- **EXCERPTED TEXT**:
───

So, I think we're very well positioned. We have been patient with various regulatory agencies and I think the barriers are of in both California and in India.
What we're doing now is just simply the sales and marketing and working capital allocation part of growing the business.
Jim Stone
Okay. The merger was originally scheduled for what was at June, then July.
I think you do our shareholders at the service saying hey, we didn't meet debt. When the event occurs we didn't meet the close out date, but we're worrying because we're still working on it.
And I think a little information would be very helpful? That said, why based on the history, what can we expect that this will finally be closed?
Eric McAfee
I think you're – we're trying to close in the third quarter. Our expectation is that this is a legal and accounting process and Edeniq is a private company with a large number of shareholders, and there are some processes that just take some time there to get all those shareholders to do the necessary they need to do.
We have fully performed all of the obligations we have under the agreement and the next step as it deliverable by the Edeniq side private closing. So we're in very good speed to close this in the third quarter.
I'm pleased with the progress that the Edeniq team has been doing with the EPA, but I should say that we got directly involved with the EPA and I can tell you confidently that the delay in closing had no impact at all on the EPA process and therefore no impact at all on our financial performances combined company because after the EPA approval that you will see rapid revenue growth and other things. The Edeniq $20 million of revenue last year, about $6 million of positive EBITDA and we expect it to be a rapid growth company after the EPA approval.
So we've been patients with the paper work process and understanding of the Edeniq's time requirement to get their necessary approvals and we look forward to closing it here in the third quarter.
Jim Stone
Are you in the parts that you got installed and is that all up and running and when would that begin producing revenue?
Eric McAfee
The Edeniq equipment is that what you're referring to?
Jim Stone
Right. Is that installed and you're shipping product under it?
Eric McAfee
The Edeniq Company has equipment installed and a number of facilities.
Jim Stone
No. I'm talking on your facilities?

───

- **APPLY WHAT YOU READ**:
1) List every proper name of a person, company, agency, or place in the Edeniq merger transcript.
2) Please carry on the Edeniq merger transcript from the point where it stops.
The entries come from a separate source.

───

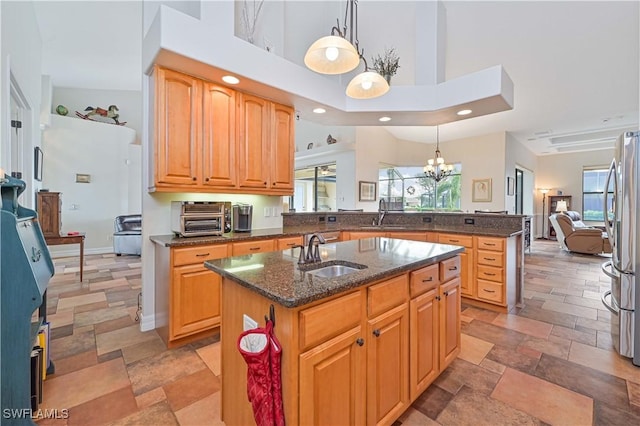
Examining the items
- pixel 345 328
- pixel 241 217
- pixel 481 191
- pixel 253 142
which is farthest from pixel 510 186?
pixel 345 328

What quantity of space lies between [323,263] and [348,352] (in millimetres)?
547

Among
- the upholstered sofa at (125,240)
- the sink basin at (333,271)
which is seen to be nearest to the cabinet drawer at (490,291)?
the sink basin at (333,271)

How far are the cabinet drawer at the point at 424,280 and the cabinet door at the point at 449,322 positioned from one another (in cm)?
14

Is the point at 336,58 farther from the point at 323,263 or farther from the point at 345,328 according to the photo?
the point at 345,328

───

- **EXPECTED RESPONSES**:
1) Jim Stone, Eric McAfee, Edeniq, EPA, California, India

2)
Eric McAfee
No. Our facility one of the installed until the fourth quarter and operating from a financial perspective how they impact in the first quarter of next year when we get an EPA approval, which is what we would expect would occur would be a Q1, 2017 EPA approval for our facility.
Jim Stone
Okay. I misunderstood, because I thought you had already started installing and would be shipping in the third quarter?
Eric McAfee
Yes. There's a lead time on the equipment at the skids [ph] etcetera, but the real lead time is the EPA approval lead time and again we're working closely with the EPA to make that rubber stamp process, it’s pretty rapid
Jim Stone
No, I heard out of the conference. I understand it.
Okay. I'll go back at the line at this time.
Thank you.
Eric McAfee
Thank you, Jim.
Operator
Thank you. We reached end of our question and answer session.
I'd like to turn the floor back to management for any further closing comments.
Eric McAfee
Thank you very much for your time today and thank you all to the analysts joined us today. We look forward to meeting with you and continuing our dialogue about pursuing growth opportunities at Aemetis.
Todd Waltz
Thank you for attending today's Aemetis earnings conference call. Please visit the investor section of the Aemetis website where we will post a written version and audio version of the Aemetis earnings review and business update.
Kevin?
Operator
Thank you. That does conclude today's teleconference.
You may disconnect your lines at this time and have a wonderful day. We thank you for your participation today.